7. Advanced Applications and Extensions: Synthesis and Shield Generation

Storm’s architecture serves as the basis for fully automated controller and shield synthesis in probabilistic and adversarial environments:

  • Tempest module: Adds safety/mean-payoff stochastic game solvers for 2½-player (SMG) models, repurposing Storm’s modeling, engine, and linear algebra layers (Pranger et al., 2021).
  • Shield types: Pre-shield, post-shield, and optimal shield synthesis enabled via new property keywords and value-iteration extensions.

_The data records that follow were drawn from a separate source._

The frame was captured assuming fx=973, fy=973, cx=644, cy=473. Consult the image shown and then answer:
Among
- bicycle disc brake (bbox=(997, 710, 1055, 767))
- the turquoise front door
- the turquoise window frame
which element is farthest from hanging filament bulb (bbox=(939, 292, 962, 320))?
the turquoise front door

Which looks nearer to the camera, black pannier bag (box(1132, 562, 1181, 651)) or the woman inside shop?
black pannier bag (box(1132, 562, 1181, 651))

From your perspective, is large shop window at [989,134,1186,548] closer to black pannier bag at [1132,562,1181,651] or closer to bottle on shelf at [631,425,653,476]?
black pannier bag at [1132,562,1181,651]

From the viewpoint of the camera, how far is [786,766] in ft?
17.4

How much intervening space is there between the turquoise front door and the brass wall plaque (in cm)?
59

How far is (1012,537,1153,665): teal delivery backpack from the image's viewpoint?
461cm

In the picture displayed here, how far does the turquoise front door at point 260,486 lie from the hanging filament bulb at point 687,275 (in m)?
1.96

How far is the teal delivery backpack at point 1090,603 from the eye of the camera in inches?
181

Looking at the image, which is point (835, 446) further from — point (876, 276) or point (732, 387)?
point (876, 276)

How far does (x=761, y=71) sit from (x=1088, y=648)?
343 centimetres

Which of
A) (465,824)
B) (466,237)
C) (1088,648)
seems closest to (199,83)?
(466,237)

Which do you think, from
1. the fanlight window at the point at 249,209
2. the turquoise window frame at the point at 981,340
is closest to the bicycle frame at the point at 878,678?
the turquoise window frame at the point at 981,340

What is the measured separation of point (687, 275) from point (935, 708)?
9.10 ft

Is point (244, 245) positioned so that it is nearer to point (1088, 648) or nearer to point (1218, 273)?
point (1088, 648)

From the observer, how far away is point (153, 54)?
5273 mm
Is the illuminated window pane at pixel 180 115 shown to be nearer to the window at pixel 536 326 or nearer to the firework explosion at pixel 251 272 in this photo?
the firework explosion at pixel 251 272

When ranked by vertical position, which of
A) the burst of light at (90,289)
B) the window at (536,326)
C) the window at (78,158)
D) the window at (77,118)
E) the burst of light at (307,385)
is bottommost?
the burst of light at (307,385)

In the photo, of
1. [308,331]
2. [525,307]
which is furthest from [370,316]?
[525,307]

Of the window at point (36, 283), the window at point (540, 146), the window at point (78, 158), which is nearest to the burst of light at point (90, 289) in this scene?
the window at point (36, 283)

Output strategies map state-action pairs to (permissible) safe choices.
  • Performance: Tempest within Storm achieves sub-second synthesis for large-scale benchmarks, outperforming prior game-based toolchains by orders of magnitude (Pranger et al., 2021).

8. Limitations and Future Directions

Storm’s present limitations include:

  • Absence of native probabilistic timed automata support; users must supply LTL-automata encodings manually (Dehnert et al., 2016).
  • Statistical model checking is restricted to DTMCs; continuous-time SMC planned (Dehnert et al., 2016).
  • DFT modularization less effective when the model’s dynamic part dominates (Basgöze et al., 2022).
  • Some symbolic-reduction heuristics (BDD variable reordering) remain experimental (Basgöze et al., 2022).
  • Future developments include GPU-accelerated solvers, broader JANI integration, richer counterexample visualizations, and enhanced support for continuous parametric distributions (Dehnert et al., 2016, Hensel et al., 2020).

Storm’s evolution is shaped by its open, modular, and research-driven codebase, rendering it both a practical verification workhorse and a testbed for formal analysis innovations in probabilistic verification (Hensel et al., 2020, Dehnert et al., 2016, Dehnert et al., 2017, Basgöze et al., 2022, Pranger et al., 2021).